Using his expertise in deception detection, Paul now conducts interrogation seminars for law enforcement and arson investigators across the country. As part of Frontline Mind--an on-command state of clarity in action enabling peak performance under pressure--Paul specializes in resiliency training and teaches PTSD coping skills for first responders, military,and special forces.
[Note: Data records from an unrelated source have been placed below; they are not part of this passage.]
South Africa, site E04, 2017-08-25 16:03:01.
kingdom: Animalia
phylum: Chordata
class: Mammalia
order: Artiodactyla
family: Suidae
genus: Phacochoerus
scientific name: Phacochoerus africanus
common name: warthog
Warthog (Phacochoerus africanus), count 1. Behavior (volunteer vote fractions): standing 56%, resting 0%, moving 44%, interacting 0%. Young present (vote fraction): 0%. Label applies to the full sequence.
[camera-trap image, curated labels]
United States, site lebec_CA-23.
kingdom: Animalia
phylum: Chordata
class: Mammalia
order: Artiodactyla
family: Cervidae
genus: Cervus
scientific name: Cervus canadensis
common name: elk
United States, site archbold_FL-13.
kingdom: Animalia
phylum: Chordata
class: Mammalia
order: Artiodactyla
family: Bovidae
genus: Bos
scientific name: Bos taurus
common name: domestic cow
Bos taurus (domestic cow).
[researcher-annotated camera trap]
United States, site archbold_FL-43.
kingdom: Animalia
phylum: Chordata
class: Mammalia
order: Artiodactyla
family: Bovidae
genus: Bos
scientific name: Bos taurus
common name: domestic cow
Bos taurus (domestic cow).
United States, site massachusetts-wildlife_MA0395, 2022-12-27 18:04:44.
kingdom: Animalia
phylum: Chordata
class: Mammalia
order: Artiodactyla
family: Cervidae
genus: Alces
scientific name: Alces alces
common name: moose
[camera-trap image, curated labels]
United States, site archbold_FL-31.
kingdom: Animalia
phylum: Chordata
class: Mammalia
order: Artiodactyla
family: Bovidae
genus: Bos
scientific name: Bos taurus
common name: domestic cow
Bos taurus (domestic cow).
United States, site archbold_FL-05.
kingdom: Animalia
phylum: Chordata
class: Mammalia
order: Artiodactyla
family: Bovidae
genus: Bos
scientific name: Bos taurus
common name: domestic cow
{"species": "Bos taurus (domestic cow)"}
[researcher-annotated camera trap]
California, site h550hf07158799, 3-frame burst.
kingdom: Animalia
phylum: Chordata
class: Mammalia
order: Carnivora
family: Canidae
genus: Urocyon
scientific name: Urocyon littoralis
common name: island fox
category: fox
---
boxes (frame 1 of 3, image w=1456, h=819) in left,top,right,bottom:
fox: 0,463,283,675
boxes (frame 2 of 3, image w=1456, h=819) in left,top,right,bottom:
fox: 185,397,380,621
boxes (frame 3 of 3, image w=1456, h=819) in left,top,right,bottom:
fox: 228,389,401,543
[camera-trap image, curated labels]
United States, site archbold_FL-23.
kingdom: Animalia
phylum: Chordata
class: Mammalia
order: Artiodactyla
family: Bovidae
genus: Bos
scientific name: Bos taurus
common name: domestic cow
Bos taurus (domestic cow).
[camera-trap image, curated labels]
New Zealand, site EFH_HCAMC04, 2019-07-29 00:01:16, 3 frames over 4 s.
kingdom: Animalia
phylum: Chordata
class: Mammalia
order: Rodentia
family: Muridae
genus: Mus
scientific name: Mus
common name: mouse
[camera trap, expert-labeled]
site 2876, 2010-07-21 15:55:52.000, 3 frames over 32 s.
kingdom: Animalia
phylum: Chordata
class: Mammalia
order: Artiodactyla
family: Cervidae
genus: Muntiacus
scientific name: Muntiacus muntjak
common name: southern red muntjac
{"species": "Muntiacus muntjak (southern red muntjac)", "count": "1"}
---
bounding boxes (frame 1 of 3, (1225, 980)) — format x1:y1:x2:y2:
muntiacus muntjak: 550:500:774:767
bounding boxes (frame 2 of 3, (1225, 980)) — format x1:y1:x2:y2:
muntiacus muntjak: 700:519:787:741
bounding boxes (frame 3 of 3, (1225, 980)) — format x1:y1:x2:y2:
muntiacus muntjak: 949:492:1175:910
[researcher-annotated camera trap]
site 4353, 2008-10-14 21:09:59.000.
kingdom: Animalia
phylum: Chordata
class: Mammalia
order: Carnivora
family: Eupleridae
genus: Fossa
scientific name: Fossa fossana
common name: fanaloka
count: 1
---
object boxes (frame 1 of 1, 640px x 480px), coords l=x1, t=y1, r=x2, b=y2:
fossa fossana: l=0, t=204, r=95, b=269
A writer, screenwriter, and television personality, his fifteen novels include five in his LAPD Homicide Detective Fey Croaker series. His latest novel, Lie Catchers, begins a new series featuring top LAPD interrogators Ray Pagan and Calamity Jane Randall. He is currently working on the sequel, Admit Nothing...
From Publishers Weekly:
Empathy for female victims of child abuse and adult sexism informs this gripping, intense sixth novel by Bishop ( Chapel of the Ravens ), a 17-year veteran detective with the Los Angeles Police Department. At 43, homicide detective Fey Croaker has survived three dead-end marriages, a severely abusive upbringing and the relentless resentment of her male colleagues on the force. Now, because of a streak of unsolved murders, Fey feels extra pressure to solve the murder of a mysterious woman who had multiple IDs with different names, a million dollars in cash and only brand-new clothing and furniture in her equally brand-new condo at the time of her death. Fingerprints inexplicably reveal that the woman had already been murdered--18 years before in San Francisco. Despite this twist, the case appears to be open and shut--the woman's ex-husband, convicted of killing her the first time, was released on parole weeks before her second murder. But the victim turns out to be a killer herself, murdering the rich men she married under a variety of names. Throughout the story, what seems obvious is contradicted in labyrinthine ways, until Fey herself becomes one of the suspects in this complicated, compelling thriller.